### Source information
....................
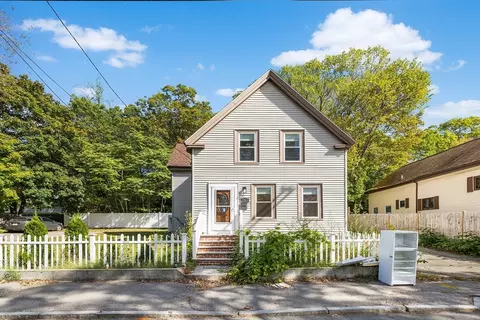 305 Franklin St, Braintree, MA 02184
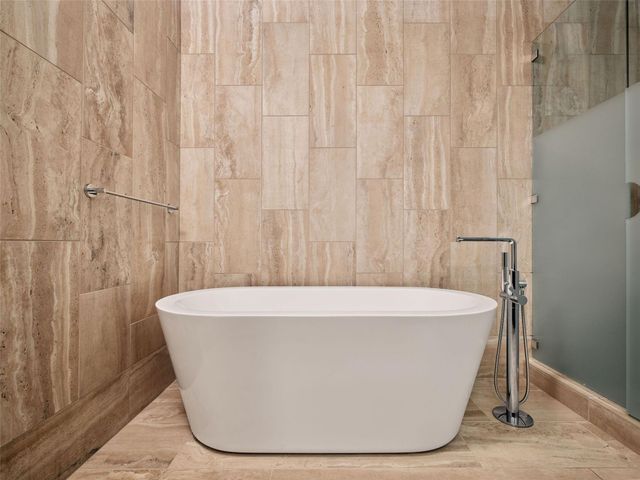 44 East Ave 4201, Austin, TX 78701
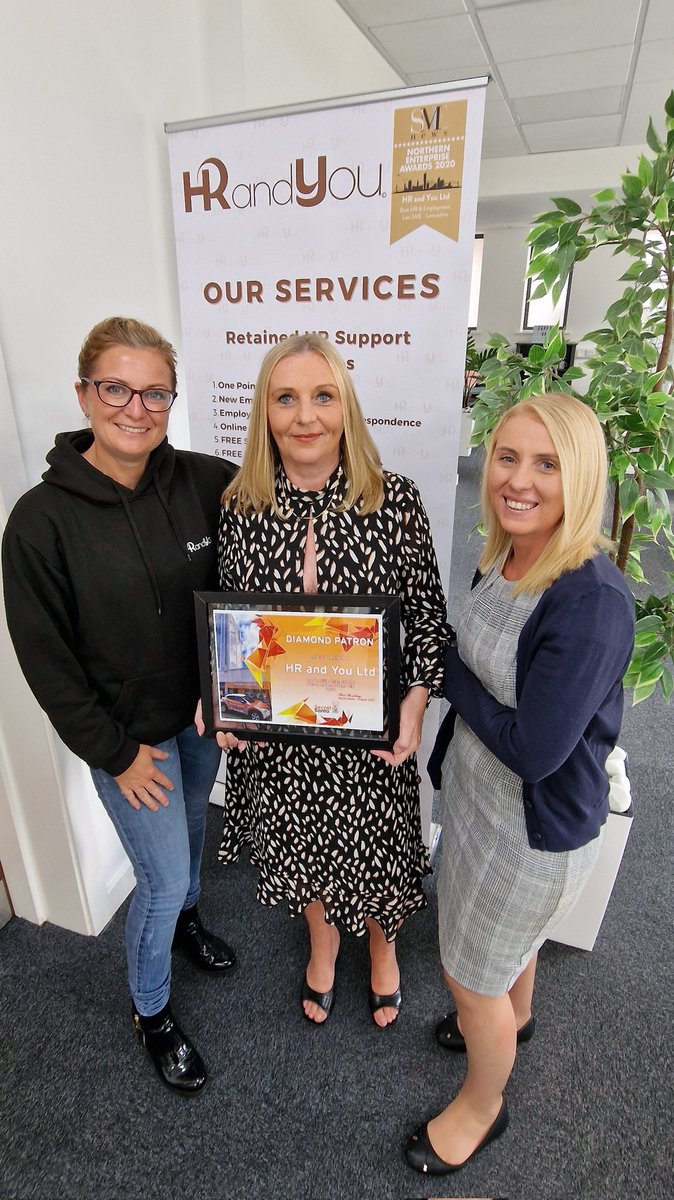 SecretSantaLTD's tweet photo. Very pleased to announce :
....................
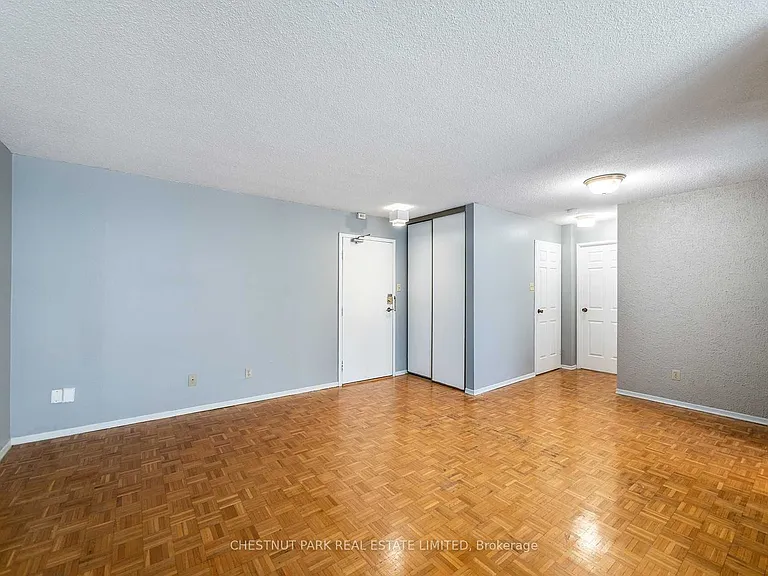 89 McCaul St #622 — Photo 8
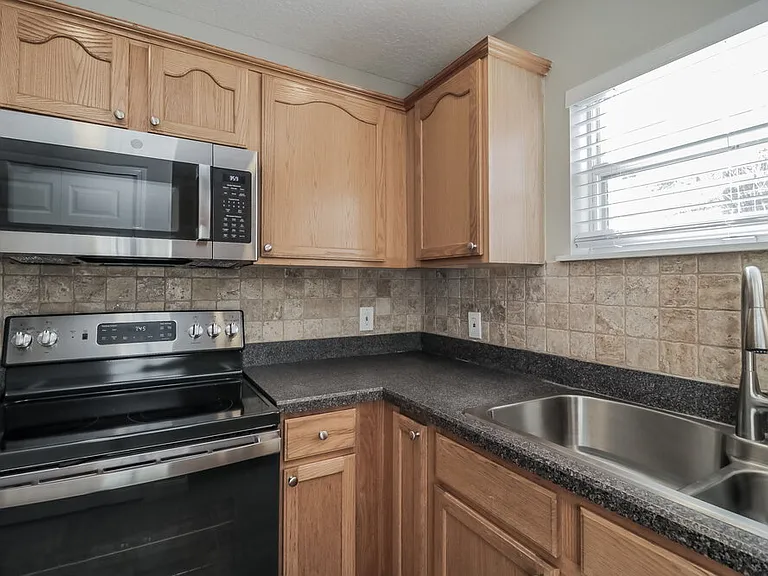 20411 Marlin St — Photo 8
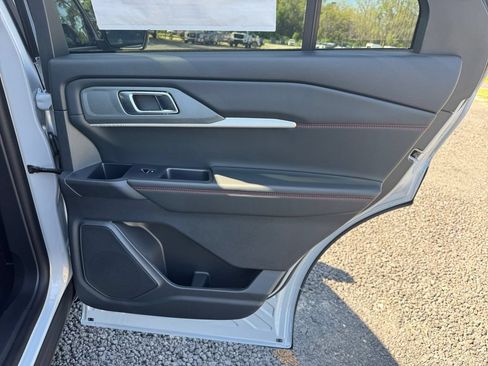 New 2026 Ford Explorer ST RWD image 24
....................
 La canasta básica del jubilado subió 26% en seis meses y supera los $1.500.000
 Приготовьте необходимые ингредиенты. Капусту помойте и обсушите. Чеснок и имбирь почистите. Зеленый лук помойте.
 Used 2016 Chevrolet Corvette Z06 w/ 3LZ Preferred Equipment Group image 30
....................
### Problem to solve
Copy the records word for word, starting at the line that contains "La canasta básica" and ending at the line that contains "Used 2016 Chevrolet".

### Your solution
 La canasta básica del jubilado subió 26% en seis meses y supera los $1.500.000
 Приготовьте необходимые ингредиенты. Капусту помойте и обсушите. Чеснок и имбирь почистите. Зеленый лук помойте.
 Used 2016 Chevrolet Corvette Z06 w/ 3LZ Preferred Equipment Group image 30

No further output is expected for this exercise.